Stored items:
★ ★ ★ ★ ★

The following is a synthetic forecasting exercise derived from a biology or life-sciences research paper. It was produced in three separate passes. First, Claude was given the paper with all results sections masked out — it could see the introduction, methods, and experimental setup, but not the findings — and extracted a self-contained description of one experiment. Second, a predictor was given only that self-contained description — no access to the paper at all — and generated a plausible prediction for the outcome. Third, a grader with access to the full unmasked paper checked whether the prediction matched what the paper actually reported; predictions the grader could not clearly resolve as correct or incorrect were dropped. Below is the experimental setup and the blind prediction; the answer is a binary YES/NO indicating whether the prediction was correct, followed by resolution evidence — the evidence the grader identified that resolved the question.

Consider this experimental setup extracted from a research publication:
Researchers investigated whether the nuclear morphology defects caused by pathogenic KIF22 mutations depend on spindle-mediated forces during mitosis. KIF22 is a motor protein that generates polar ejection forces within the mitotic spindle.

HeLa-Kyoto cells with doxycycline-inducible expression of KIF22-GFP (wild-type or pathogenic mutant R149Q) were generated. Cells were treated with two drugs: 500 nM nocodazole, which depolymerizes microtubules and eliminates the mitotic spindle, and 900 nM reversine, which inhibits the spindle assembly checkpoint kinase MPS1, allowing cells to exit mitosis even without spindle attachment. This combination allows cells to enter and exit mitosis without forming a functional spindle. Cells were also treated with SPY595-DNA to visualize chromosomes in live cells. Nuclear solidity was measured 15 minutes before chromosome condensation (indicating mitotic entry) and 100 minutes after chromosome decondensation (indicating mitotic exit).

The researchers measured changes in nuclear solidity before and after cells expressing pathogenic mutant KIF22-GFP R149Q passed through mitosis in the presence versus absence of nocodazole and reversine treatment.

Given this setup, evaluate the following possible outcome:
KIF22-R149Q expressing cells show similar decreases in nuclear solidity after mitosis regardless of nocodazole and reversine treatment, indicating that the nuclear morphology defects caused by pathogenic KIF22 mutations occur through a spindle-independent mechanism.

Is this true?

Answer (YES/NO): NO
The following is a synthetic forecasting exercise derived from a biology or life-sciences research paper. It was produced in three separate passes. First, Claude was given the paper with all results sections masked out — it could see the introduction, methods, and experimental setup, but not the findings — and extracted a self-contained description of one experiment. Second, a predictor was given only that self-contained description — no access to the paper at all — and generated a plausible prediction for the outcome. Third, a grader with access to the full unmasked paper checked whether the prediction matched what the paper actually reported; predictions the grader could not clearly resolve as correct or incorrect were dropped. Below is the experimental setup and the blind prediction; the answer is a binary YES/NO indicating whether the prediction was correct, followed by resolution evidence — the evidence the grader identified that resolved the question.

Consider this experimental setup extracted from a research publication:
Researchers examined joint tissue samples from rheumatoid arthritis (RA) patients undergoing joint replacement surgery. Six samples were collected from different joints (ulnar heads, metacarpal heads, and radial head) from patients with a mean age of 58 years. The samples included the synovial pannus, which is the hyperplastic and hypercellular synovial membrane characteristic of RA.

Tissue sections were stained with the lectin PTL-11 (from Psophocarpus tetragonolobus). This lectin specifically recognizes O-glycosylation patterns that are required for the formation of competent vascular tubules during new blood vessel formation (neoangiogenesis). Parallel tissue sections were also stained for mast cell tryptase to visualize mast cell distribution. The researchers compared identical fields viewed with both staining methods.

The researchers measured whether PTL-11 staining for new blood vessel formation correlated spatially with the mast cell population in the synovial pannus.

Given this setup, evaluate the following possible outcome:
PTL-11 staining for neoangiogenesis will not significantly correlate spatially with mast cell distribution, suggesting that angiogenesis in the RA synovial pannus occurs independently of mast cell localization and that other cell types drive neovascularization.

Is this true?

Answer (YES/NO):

★ ★ ★ ★ ★

### EXERCISE OBJECTIVE:
Return all the data above once more, precisely as given.

### TASK ANSWER:
The following is a synthetic forecasting exercise derived from a biology or life-sciences research paper. It was produced in three separate passes. First, Claude was given the paper with all results sections masked out — it could see the introduction, methods, and experimental setup, but not the findings — and extracted a self-contained description of one experiment. Second, a predictor was given only that self-contained description — no access to the paper at all — and generated a plausible prediction for the outcome. Third, a grader with access to the full unmasked paper checked whether the prediction matched what the paper actually reported; predictions the grader could not clearly resolve as correct or incorrect were dropped. Below is the experimental setup and the blind prediction; the answer is a binary YES/NO indicating whether the prediction was correct, followed by resolution evidence — the evidence the grader identified that resolved the question.

Consider this experimental setup extracted from a research publication:
Researchers investigated whether the nuclear morphology defects caused by pathogenic KIF22 mutations depend on spindle-mediated forces during mitosis. KIF22 is a motor protein that generates polar ejection forces within the mitotic spindle.

HeLa-Kyoto cells with doxycycline-inducible expression of KIF22-GFP (wild-type or pathogenic mutant R149Q) were generated. Cells were treated with two drugs: 500 nM nocodazole, which depolymerizes microtubules and eliminates the mitotic spindle, and 900 nM reversine, which inhibits the spindle assembly checkpoint kinase MPS1, allowing cells to exit mitosis even without spindle attachment. This combination allows cells to enter and exit mitosis without forming a functional spindle. Cells were also treated with SPY595-DNA to visualize chromosomes in live cells. Nuclear solidity was measured 15 minutes before chromosome condensation (indicating mitotic entry) and 100 minutes after chromosome decondensation (indicating mitotic exit).

The researchers measured changes in nuclear solidity before and after cells expressing pathogenic mutant KIF22-GFP R149Q passed through mitosis in the presence versus absence of nocodazole and reversine treatment.

Given this setup, evaluate the following possible outcome:
KIF22-R149Q expressing cells show similar decreases in nuclear solidity after mitosis regardless of nocodazole and reversine treatment, indicating that the nuclear morphology defects caused by pathogenic KIF22 mutations occur through a spindle-independent mechanism.

Is this true?

Answer (YES/NO): NO
The following is a synthetic forecasting exercise derived from a biology or life-sciences research paper. It was produced in three separate passes. First, Claude was given the paper with all results sections masked out — it could see the introduction, methods, and experimental setup, but not the findings — and extracted a self-contained description of one experiment. Second, a predictor was given only that self-contained description — no access to the paper at all — and generated a plausible prediction for the outcome. Third, a grader with access to the full unmasked paper checked whether the prediction matched what the paper actually reported; predictions the grader could not clearly resolve as correct or incorrect were dropped. Below is the experimental setup and the blind prediction; the answer is a binary YES/NO indicating whether the prediction was correct, followed by resolution evidence — the evidence the grader identified that resolved the question.

Consider this experimental setup extracted from a research publication:
Researchers examined joint tissue samples from rheumatoid arthritis (RA) patients undergoing joint replacement surgery. Six samples were collected from different joints (ulnar heads, metacarpal heads, and radial head) from patients with a mean age of 58 years. The samples included the synovial pannus, which is the hyperplastic and hypercellular synovial membrane characteristic of RA.

Tissue sections were stained with the lectin PTL-11 (from Psophocarpus tetragonolobus). This lectin specifically recognizes O-glycosylation patterns that are required for the formation of competent vascular tubules during new blood vessel formation (neoangiogenesis). Parallel tissue sections were also stained for mast cell tryptase to visualize mast cell distribution. The researchers compared identical fields viewed with both staining methods.

The researchers measured whether PTL-11 staining for new blood vessel formation correlated spatially with the mast cell population in the synovial pannus.

Given this setup, evaluate the following possible outcome:
PTL-11 staining for neoangiogenesis will not significantly correlate spatially with mast cell distribution, suggesting that angiogenesis in the RA synovial pannus occurs independently of mast cell localization and that other cell types drive neovascularization.

Is this true?

Answer (YES/NO):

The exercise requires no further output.